There are two points I should like to raise. If one is living in the country, in the rural parts of Ireland, one appreciates how close the district court comes to the daily lives of the people, and how important it is that there should be ready access to it. In some areas, in any case, the court meets every second month, and in some places every month. I should like to know from the Minister is there a clear and statutory duty on the district justice to hold the court on the day appointed, or is it within the discretion of the district justice to hold it or not as he thinks best?
If the date is fixed for the district court it ought to be held. The district justice should be there and hold his court. If he is not, he ought to arrange for some other district justice to attend. The casual cancellation of court sessions is something to be greatly deplored.
Is it not fundamentally unsound to appoint temporary judicial persons? We all recognise it is not possible always legitimately to adhere to the ideal principle that nobody should sit upon the bench unless he has full judicial tenure. We are all familiar in systems of legal administration similar to our own that where criminal lists become heavily congested commissioners are sometimes sent out to help in clearing up the list.

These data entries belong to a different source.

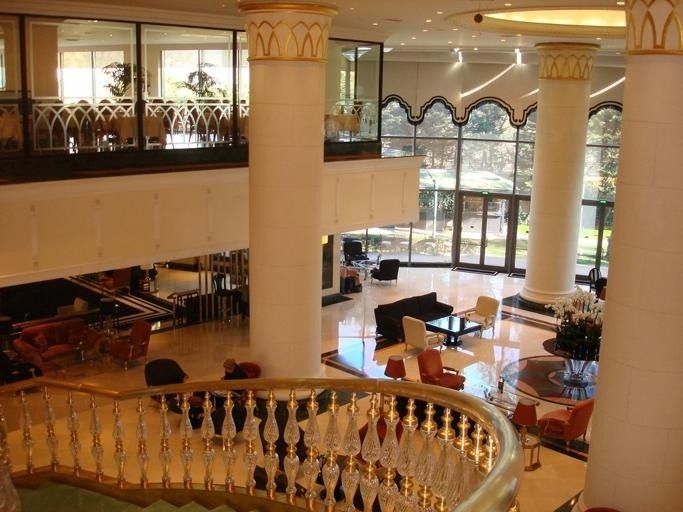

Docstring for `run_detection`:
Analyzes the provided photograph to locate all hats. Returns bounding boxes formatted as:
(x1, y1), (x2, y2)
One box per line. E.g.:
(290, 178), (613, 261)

(223, 358), (236, 370)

Is it not a sound general principle that if a person is appointed to judicial office either in the district court, circuit court or High Court he should hold that office by the special terms of tenure laid down by our legislation which give him a high degree of independence of the Executive? I can remember this point arising on occasions when I was a member of the Government. The general view then was that even at some expense it was better to appoint one permanent justice too many so as to have a man in reserve to fill any vacancy that might unexpectedly arise than to depend on a system of appointing temporary district justices.
It was felt that the system of appointing temporary district justices opened the way to the possibility of the abuse that the Executive—whatever Executive it was—might appoint temporary justices almost on probation and that if, in that probationary period of temporary appointment, they did not bring in verdicts of the kind the Executive wanted they would be tacitly fixed with notice that they would not be appointed to such temporary posts in the future and that their prospects of permanent appointment would be remote. That is a danger. I believe the sound principle is that if you intend to put a man on the bench whether in the district court, circuit court or High Court he ought to be there on the terms prescribed in our legislation and under the Constitution which are designed to secure for any judicial person the maximum security of tenure so that he can do full justice to any person appearing in the court, particularly when that person is appearing in criminal proceedings where the State is a party to the proceedings.

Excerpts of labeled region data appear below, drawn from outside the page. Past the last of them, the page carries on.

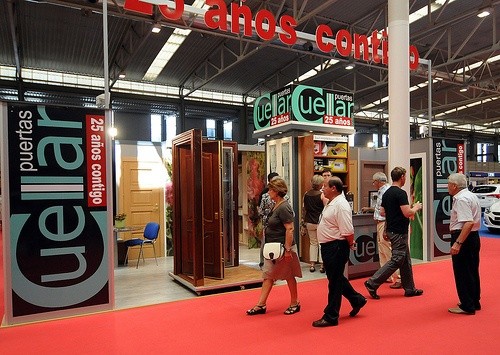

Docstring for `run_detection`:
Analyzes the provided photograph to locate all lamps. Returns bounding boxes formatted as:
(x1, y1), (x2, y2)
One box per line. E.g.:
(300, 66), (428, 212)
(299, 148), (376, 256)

(151, 21), (162, 34)
(96, 92), (111, 108)
(476, 7), (494, 18)
(459, 86), (470, 93)
(344, 63), (355, 70)
(419, 125), (429, 138)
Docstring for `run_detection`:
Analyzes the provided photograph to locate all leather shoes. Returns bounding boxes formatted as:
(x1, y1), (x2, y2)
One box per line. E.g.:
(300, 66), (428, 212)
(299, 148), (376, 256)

(404, 288), (423, 296)
(390, 282), (403, 288)
(457, 301), (481, 309)
(312, 318), (338, 327)
(364, 281), (380, 299)
(448, 306), (475, 314)
(350, 298), (367, 317)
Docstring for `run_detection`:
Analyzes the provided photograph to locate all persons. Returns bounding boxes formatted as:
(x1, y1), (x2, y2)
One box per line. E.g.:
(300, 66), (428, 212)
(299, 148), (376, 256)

(448, 173), (481, 315)
(312, 176), (368, 328)
(246, 176), (300, 315)
(256, 172), (295, 271)
(319, 169), (346, 201)
(302, 174), (329, 273)
(361, 172), (404, 289)
(363, 166), (424, 300)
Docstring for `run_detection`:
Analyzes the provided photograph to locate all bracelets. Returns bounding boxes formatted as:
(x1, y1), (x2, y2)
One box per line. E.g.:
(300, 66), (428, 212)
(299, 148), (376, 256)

(455, 241), (463, 244)
(285, 250), (292, 253)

The district court is very close to the people's lives. It is probably a good thing that the procedure of the district court should be friendly and informal and attuned to the mind of the locality in which it sits. I suggest that can be carried too far. Inevitably the Garda and the State Solicitor who perennially appear before the district court are more familiar with its proceedings than the average individual who may once or twice in his lifetime be called to meet a charge in such a form.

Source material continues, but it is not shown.